(Data records)

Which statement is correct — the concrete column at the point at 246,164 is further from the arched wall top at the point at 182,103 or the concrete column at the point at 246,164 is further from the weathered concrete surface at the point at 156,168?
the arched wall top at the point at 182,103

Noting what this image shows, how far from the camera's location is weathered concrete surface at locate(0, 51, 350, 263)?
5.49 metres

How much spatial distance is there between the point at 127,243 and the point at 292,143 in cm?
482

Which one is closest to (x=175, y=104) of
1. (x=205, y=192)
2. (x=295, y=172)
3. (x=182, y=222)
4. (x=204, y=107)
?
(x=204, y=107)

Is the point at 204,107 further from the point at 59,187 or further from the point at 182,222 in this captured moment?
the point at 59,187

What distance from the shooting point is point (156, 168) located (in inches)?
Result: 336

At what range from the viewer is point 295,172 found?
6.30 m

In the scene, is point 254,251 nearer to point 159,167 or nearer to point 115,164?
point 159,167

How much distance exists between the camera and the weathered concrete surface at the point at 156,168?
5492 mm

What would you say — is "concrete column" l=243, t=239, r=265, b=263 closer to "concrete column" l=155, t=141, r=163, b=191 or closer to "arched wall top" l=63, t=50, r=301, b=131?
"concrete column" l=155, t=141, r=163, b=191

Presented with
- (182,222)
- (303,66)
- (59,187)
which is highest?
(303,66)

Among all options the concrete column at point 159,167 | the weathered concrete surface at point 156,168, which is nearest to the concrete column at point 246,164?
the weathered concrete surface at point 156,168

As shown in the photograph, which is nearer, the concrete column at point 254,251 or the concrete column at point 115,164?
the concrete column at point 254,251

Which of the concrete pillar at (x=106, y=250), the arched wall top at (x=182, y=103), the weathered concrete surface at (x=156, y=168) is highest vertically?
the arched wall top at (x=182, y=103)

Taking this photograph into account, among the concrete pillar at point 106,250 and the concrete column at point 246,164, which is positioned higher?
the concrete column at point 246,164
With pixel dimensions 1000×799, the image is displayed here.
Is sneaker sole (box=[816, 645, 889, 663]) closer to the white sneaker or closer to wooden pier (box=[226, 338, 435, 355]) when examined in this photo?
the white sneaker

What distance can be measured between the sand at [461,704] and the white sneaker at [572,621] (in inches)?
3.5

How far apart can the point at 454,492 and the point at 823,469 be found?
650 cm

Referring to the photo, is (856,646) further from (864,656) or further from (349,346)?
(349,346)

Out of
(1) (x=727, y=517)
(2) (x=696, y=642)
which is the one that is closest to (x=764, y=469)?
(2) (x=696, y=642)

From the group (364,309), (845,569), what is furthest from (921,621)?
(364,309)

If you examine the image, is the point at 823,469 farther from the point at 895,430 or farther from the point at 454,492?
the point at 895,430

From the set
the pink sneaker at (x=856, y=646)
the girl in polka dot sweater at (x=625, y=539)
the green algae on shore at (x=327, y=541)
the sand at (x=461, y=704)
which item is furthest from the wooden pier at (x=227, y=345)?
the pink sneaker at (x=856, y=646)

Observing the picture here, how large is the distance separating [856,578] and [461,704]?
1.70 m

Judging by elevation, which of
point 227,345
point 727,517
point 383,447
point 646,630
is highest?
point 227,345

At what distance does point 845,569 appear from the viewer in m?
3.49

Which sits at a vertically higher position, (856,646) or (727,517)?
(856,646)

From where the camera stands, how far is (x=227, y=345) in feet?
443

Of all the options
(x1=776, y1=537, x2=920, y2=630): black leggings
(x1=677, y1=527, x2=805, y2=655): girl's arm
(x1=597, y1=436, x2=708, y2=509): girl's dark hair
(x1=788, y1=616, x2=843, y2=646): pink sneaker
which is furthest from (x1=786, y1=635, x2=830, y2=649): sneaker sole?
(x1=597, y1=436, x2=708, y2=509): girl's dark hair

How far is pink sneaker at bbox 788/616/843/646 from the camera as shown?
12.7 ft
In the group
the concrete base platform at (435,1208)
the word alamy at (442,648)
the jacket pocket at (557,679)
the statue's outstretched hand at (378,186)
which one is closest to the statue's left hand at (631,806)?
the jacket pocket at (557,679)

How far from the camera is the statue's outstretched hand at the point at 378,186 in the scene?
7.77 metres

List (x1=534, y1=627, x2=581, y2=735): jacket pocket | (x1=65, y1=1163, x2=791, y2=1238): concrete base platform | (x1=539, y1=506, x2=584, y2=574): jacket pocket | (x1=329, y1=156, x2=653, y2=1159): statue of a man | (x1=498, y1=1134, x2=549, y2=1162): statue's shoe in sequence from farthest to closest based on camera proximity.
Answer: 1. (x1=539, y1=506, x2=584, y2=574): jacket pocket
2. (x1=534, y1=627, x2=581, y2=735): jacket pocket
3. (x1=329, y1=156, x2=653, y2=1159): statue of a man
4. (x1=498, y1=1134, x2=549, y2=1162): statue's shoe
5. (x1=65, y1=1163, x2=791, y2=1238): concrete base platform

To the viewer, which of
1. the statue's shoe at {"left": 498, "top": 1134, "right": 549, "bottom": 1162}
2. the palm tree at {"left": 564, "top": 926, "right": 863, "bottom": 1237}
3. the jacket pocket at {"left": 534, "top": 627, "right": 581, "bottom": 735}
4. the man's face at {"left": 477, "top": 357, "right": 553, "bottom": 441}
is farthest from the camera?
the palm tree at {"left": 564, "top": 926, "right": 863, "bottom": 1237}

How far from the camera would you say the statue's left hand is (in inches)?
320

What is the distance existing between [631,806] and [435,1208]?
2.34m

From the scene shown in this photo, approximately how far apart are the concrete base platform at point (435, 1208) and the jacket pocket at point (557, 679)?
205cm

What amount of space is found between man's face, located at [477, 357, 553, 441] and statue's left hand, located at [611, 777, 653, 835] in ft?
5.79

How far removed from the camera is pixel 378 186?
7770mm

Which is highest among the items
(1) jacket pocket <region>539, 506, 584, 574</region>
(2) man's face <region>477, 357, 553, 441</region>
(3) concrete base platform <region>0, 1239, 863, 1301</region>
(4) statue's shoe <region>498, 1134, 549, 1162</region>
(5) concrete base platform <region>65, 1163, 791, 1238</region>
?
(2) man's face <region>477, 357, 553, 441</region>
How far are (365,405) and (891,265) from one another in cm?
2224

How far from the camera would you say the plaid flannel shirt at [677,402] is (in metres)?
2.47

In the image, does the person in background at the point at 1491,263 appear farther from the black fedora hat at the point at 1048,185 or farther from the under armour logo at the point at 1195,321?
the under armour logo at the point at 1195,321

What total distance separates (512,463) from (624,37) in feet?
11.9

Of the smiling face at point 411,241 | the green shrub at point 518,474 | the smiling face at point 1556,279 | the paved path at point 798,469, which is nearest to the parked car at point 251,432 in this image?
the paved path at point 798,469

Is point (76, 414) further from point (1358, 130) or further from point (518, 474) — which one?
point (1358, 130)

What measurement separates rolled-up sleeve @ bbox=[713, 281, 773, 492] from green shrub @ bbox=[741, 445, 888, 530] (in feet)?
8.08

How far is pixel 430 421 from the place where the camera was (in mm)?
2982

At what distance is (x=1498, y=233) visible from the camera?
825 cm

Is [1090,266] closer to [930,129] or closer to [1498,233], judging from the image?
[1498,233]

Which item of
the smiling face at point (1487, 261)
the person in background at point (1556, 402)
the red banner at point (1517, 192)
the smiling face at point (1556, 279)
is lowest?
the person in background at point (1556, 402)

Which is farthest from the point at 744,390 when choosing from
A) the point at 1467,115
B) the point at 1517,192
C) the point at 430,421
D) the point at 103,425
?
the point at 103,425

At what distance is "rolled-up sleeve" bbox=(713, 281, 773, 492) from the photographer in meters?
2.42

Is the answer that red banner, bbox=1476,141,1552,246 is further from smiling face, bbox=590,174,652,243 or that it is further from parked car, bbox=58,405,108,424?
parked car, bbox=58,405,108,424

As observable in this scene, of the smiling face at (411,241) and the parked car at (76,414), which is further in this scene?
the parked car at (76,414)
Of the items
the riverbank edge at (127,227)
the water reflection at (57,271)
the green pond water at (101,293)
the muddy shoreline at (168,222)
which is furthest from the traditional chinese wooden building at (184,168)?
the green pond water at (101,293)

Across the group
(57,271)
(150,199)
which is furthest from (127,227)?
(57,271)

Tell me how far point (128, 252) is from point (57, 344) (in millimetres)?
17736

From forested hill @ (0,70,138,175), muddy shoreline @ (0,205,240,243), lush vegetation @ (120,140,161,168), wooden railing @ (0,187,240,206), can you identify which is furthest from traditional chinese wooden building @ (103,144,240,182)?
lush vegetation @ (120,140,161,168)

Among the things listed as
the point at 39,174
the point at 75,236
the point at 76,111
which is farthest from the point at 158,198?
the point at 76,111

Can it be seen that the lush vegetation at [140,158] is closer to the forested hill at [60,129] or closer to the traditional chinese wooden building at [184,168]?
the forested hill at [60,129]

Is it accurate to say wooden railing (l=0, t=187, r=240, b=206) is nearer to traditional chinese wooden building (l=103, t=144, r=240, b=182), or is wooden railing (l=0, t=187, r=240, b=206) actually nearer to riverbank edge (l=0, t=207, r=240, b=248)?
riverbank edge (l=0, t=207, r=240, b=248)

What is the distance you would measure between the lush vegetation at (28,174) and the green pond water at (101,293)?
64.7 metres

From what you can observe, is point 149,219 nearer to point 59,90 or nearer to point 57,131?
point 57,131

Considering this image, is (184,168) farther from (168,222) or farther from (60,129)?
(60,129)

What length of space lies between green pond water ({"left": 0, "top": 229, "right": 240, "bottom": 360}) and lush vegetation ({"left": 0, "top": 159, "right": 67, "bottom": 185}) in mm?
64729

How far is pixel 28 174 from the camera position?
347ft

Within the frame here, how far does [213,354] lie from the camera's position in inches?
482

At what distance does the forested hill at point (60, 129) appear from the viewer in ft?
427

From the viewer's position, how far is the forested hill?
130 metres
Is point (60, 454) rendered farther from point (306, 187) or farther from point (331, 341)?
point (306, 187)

=== Required work ===
Your task is to return, exactly and on their own, the lines from the one containing "What is the distance you" through the last line of the listing.

=== Task answer ===
What is the distance you would measure between the lush vegetation at (28,174) and the green pond water at (101,293)?
64.7 metres

From what you can observe, is point 149,219 nearer to point 59,90 or nearer to point 57,131?
point 57,131

Considering this image, is (184,168) farther from (168,222) or farther from (60,129)?
(60,129)

What length of space lies between green pond water ({"left": 0, "top": 229, "right": 240, "bottom": 360}) and lush vegetation ({"left": 0, "top": 159, "right": 67, "bottom": 185}) in mm?
64729

How far is pixel 28 174 from the camera position?
347ft

Within the frame here, how far does [213,354] lie from the camera's position in inches?
482

At what distance does the forested hill at point (60, 129) appear from the viewer in ft?
427

From the viewer's position, how far is the forested hill?
130 metres
Is point (60, 454) rendered farther from point (306, 187) or farther from point (331, 341)?
point (306, 187)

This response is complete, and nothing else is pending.